▸ **Problem to solve**: Each record below should be repeated precisely as written.

────────────────────────────────────────

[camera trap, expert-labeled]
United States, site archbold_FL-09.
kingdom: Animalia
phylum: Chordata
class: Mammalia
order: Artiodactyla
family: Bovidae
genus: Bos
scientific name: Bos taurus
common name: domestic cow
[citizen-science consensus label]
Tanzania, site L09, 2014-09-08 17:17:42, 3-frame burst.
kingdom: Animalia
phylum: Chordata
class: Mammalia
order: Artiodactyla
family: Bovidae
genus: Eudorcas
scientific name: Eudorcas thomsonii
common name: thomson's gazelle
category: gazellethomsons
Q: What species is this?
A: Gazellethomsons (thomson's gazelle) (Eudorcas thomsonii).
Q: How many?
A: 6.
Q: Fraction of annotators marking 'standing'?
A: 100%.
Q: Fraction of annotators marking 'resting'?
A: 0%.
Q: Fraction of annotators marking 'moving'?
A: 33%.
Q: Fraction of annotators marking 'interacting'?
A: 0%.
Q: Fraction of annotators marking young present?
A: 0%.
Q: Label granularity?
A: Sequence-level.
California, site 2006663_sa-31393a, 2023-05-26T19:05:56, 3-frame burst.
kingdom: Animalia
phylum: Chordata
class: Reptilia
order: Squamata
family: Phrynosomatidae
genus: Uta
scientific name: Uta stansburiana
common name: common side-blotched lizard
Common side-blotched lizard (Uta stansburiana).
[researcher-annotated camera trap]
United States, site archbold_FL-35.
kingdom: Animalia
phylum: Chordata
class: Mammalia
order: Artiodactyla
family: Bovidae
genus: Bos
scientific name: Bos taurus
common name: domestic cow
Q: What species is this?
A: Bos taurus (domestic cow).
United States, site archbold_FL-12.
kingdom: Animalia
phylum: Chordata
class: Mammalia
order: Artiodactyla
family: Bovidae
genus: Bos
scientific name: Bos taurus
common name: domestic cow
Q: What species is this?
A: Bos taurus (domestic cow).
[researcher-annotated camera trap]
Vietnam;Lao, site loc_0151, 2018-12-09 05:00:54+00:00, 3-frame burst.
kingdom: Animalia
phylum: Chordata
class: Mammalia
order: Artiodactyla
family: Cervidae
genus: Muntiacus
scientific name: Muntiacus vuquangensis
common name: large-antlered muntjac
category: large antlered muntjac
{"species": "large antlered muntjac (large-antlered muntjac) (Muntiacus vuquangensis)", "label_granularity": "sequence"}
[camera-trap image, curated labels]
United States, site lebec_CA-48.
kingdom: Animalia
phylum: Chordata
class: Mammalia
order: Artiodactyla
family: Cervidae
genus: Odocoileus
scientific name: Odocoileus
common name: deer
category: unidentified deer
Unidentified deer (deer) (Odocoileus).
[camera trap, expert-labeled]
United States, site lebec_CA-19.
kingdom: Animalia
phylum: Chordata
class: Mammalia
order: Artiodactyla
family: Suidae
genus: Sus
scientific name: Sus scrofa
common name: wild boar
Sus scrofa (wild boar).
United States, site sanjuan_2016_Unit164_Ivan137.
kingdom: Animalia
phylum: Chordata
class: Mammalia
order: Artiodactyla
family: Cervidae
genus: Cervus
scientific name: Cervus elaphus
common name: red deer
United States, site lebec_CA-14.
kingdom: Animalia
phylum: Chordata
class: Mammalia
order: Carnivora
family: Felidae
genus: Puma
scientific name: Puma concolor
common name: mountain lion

────────────────────────────────────────

▸ **Answer box**:
[camera trap, expert-labeled]
United States, site archbold_FL-09.
kingdom: Animalia
phylum: Chordata
class: Mammalia
order: Artiodactyla
family: Bovidae
genus: Bos
scientific name: Bos taurus
common name: domestic cow
[citizen-science consensus label]
Tanzania, site L09, 2014-09-08 17:17:42, 3-frame burst.
kingdom: Animalia
phylum: Chordata
class: Mammalia
order: Artiodactyla
family: Bovidae
genus: Eudorcas
scientific name: Eudorcas thomsonii
common name: thomson's gazelle
category: gazellethomsons
Q: What species is this?
A: Gazellethomsons (thomson's gazelle) (Eudorcas thomsonii).
Q: How many?
A: 6.
Q: Fraction of annotators marking 'standing'?
A: 100%.
Q: Fraction of annotators marking 'resting'?
A: 0%.
Q: Fraction of annotators marking 'moving'?
A: 33%.
Q: Fraction of annotators marking 'interacting'?
A: 0%.
Q: Fraction of annotators marking young present?
A: 0%.
Q: Label granularity?
A: Sequence-level.
California, site 2006663_sa-31393a, 2023-05-26T19:05:56, 3-frame burst.
kingdom: Animalia
phylum: Chordata
class: Reptilia
order: Squamata
family: Phrynosomatidae
genus: Uta
scientific name: Uta stansburiana
common name: common side-blotched lizard
Common side-blotched lizard (Uta stansburiana).
[researcher-annotated camera trap]
United States, site archbold_FL-35.
kingdom: Animalia
phylum: Chordata
class: Mammalia
order: Artiodactyla
family: Bovidae
genus: Bos
scientific name: Bos taurus
common name: domestic cow
Q: What species is this?
A: Bos taurus (domestic cow).
United States, site archbold_FL-12.
kingdom: Animalia
phylum: Chordata
class: Mammalia
order: Artiodactyla
family: Bovidae
genus: Bos
scientific name: Bos taurus
common name: domestic cow
Q: What species is this?
A: Bos taurus (domestic cow).
[researcher-annotated camera trap]
Vietnam;Lao, site loc_0151, 2018-12-09 05:00:54+00:00, 3-frame burst.
kingdom: Animalia
phylum: Chordata
class: Mammalia
order: Artiodactyla
family: Cervidae
genus: Muntiacus
scientific name: Muntiacus vuquangensis
common name: large-antlered muntjac
category: large antlered muntjac
{"species": "large antlered muntjac (large-antlered muntjac) (Muntiacus vuquangensis)", "label_granularity": "sequence"}
[camera-trap image, curated labels]
United States, site lebec_CA-48.
kingdom: Animalia
phylum: Chordata
class: Mammalia
order: Artiodactyla
family: Cervidae
genus: Odocoileus
scientific name: Odocoileus
common name: deer
category: unidentified deer
Unidentified deer (deer) (Odocoileus).
[camera trap, expert-labeled]
United States, site lebec_CA-19.
kingdom: Animalia
phylum: Chordata
class: Mammalia
order: Artiodactyla
family: Suidae
genus: Sus
scientific name: Sus scrofa
common name: wild boar
Sus scrofa (wild boar).
United States, site sanjuan_2016_Unit164_Ivan137.
kingdom: Animalia
phylum: Chordata
class: Mammalia
order: Artiodactyla
family: Cervidae
genus: Cervus
scientific name: Cervus elaphus
common name: red deer
United States, site lebec_CA-14.
kingdom: Animalia
phylum: Chordata
class: Mammalia
order: Carnivora
family: Felidae
genus: Puma
scientific name: Puma concolor
common name: mountain lion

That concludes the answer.